**Exercises:**
1. Reproduce word for word the section of the link building article that opens with the words containing "You’ll see some" and closes with "while viewing results.)".
2. List every question asked in the final paragraph of the link building article.

**Study text:**
====
Link Building Strategies: What Should You Focus on and What Should You Avoid?

There’s a lot that goes into SEO. Some suggest there are 200+ Google ranking factors.

You’ll see some of the famous names in the industry talking about all kinds of fancy techniques and strategies (like language models using ngrams or biometric parameters while viewing results.)

This is all well and good, but it’s advanced stuff. When you’re 90% of the way there, this stuff will give you that extra 1% or so.

But what gets you up to the 90% in the first place?

For me, it’s two things:

  • Great content that solves the searcher’s query
  • Quality backlinks

There’s some evidence to back this up as well. Search Engine Journal suggests content and backlinks are two of the most important ranking factors.

So, let’s focus on getting the backlinks.

There are a million ways to get them, but where should you focus your time and energy? What is a proven technique that gets results? What does Google like? What don’t they like?
====
**Data excerpt:**
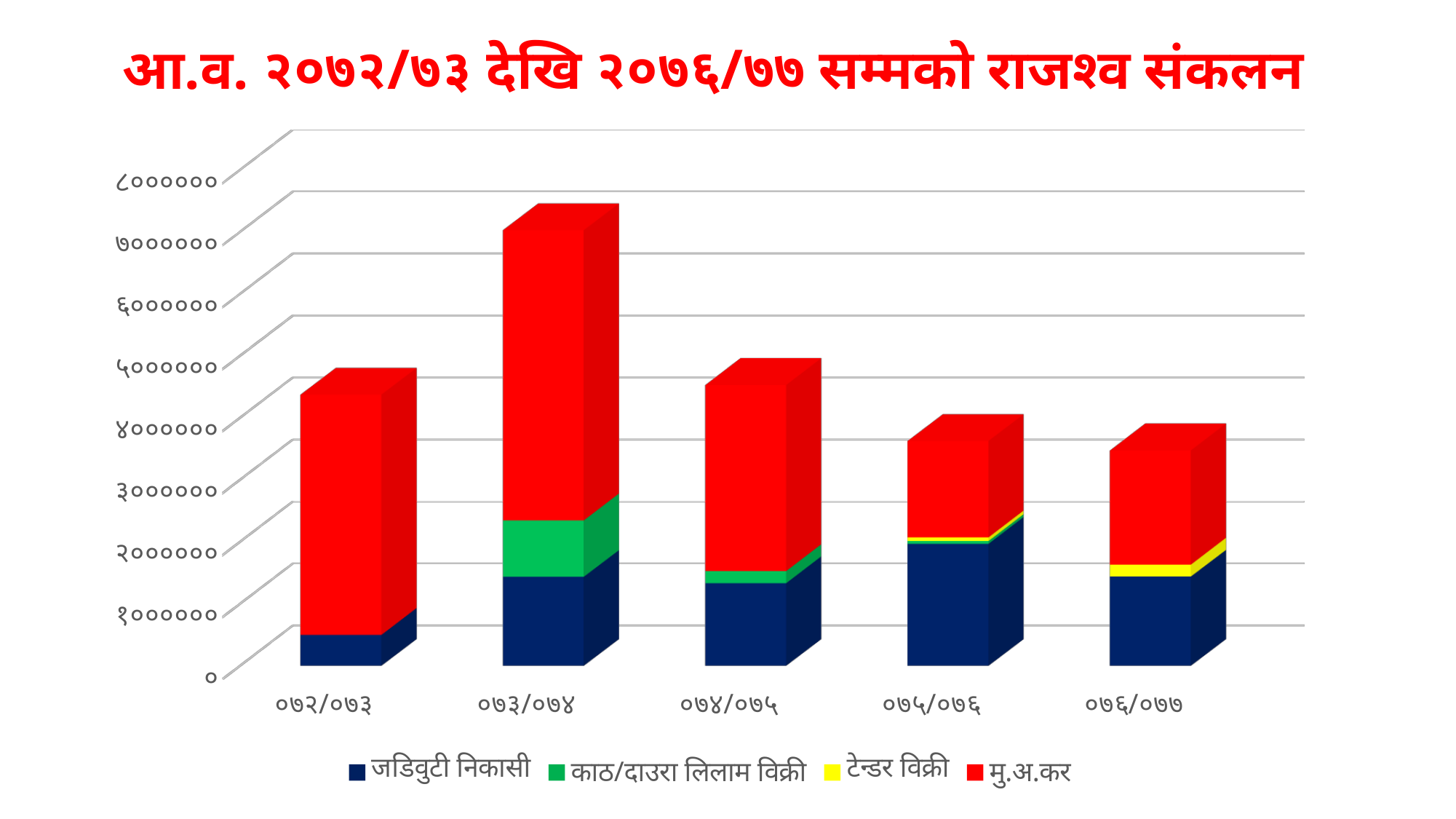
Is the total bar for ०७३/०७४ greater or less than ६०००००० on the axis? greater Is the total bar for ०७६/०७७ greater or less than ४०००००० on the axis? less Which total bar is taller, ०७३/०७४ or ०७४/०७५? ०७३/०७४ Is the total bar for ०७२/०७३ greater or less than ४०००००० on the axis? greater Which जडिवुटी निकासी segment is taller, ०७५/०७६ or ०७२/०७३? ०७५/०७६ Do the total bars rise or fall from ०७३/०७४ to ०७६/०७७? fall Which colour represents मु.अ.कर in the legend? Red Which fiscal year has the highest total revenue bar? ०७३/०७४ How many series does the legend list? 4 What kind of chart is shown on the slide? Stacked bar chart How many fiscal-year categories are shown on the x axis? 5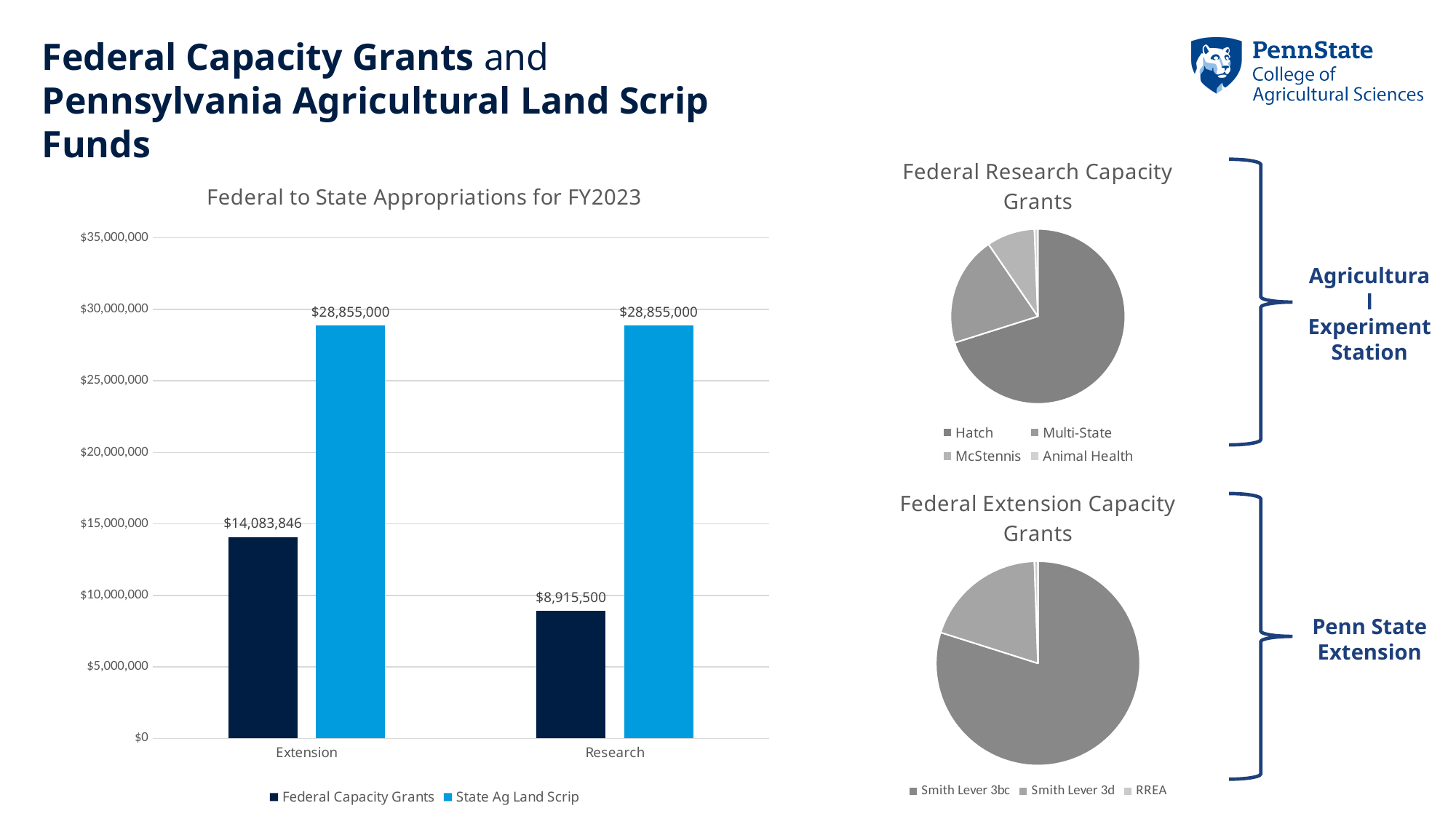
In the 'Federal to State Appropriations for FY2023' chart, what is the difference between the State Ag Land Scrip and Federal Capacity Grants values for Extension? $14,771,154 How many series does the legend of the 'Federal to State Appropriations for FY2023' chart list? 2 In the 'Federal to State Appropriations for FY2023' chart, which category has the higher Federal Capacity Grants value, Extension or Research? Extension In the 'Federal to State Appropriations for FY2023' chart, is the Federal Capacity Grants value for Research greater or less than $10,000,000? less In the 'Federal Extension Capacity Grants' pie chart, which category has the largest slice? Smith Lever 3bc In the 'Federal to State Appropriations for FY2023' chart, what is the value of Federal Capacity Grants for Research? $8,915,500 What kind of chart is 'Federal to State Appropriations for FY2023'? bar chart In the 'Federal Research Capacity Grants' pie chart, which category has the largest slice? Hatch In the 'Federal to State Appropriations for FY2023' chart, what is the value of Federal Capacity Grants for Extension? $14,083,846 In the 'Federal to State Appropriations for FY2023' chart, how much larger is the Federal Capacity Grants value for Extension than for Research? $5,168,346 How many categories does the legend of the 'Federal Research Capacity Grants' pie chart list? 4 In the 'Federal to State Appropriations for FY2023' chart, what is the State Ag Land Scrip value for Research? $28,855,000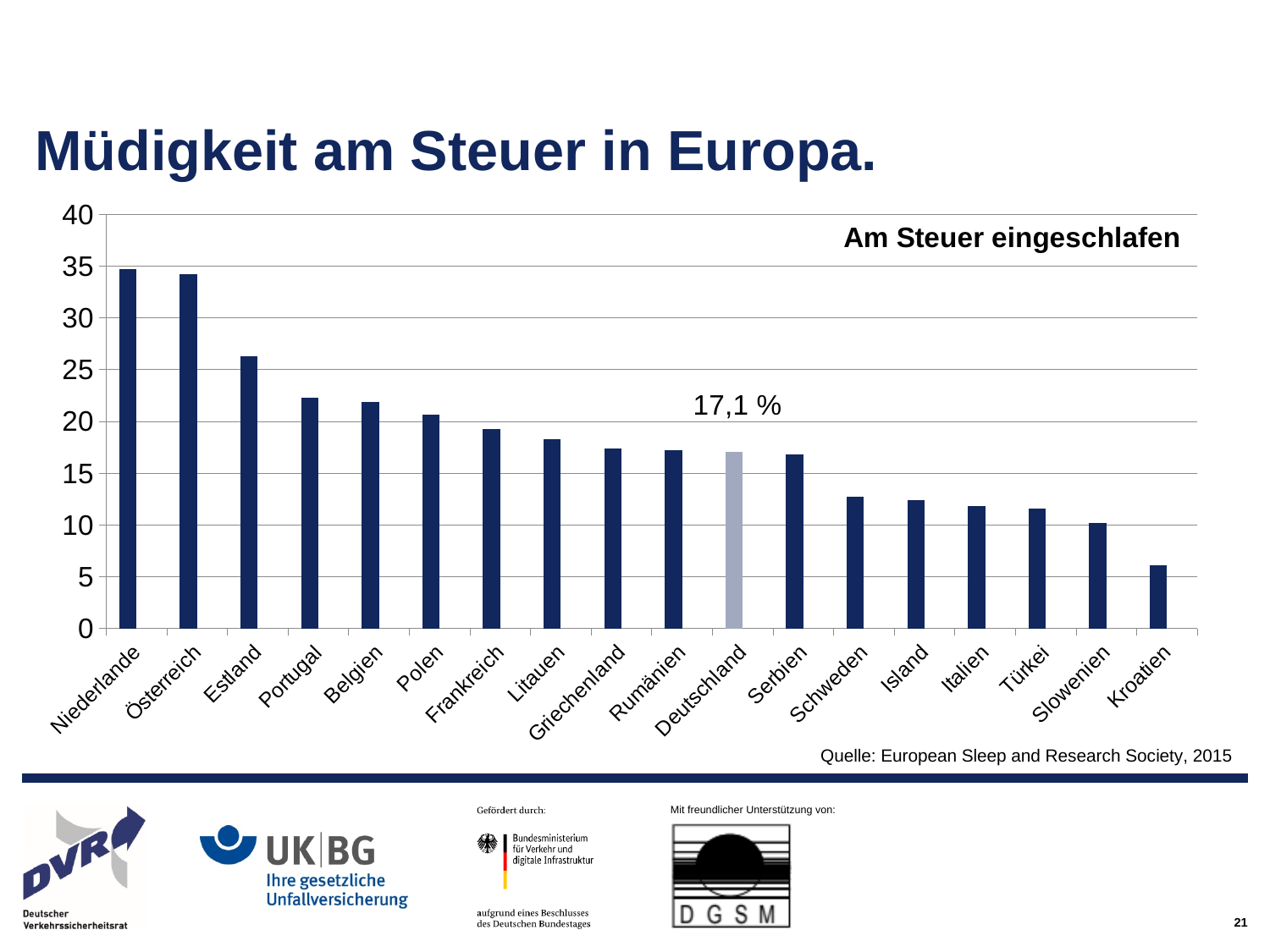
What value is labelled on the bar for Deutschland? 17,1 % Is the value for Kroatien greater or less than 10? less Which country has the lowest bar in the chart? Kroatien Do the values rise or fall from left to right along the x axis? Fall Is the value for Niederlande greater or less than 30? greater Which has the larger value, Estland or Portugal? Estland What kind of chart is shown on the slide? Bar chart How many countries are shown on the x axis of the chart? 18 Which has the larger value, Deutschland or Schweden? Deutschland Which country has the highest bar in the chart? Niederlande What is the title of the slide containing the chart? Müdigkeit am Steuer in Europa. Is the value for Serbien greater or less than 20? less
====
**Outputs in order:**
1.
You’ll see some of the famous names in the industry talking about all kinds of fancy techniques and strategies (like language models using ngrams or biometric parameters while viewing results.)

2.
- There are a million ways to get them, but where should you focus your time and energy?
- What is a proven technique that gets results?
- What does Google like?
- What don’t they like?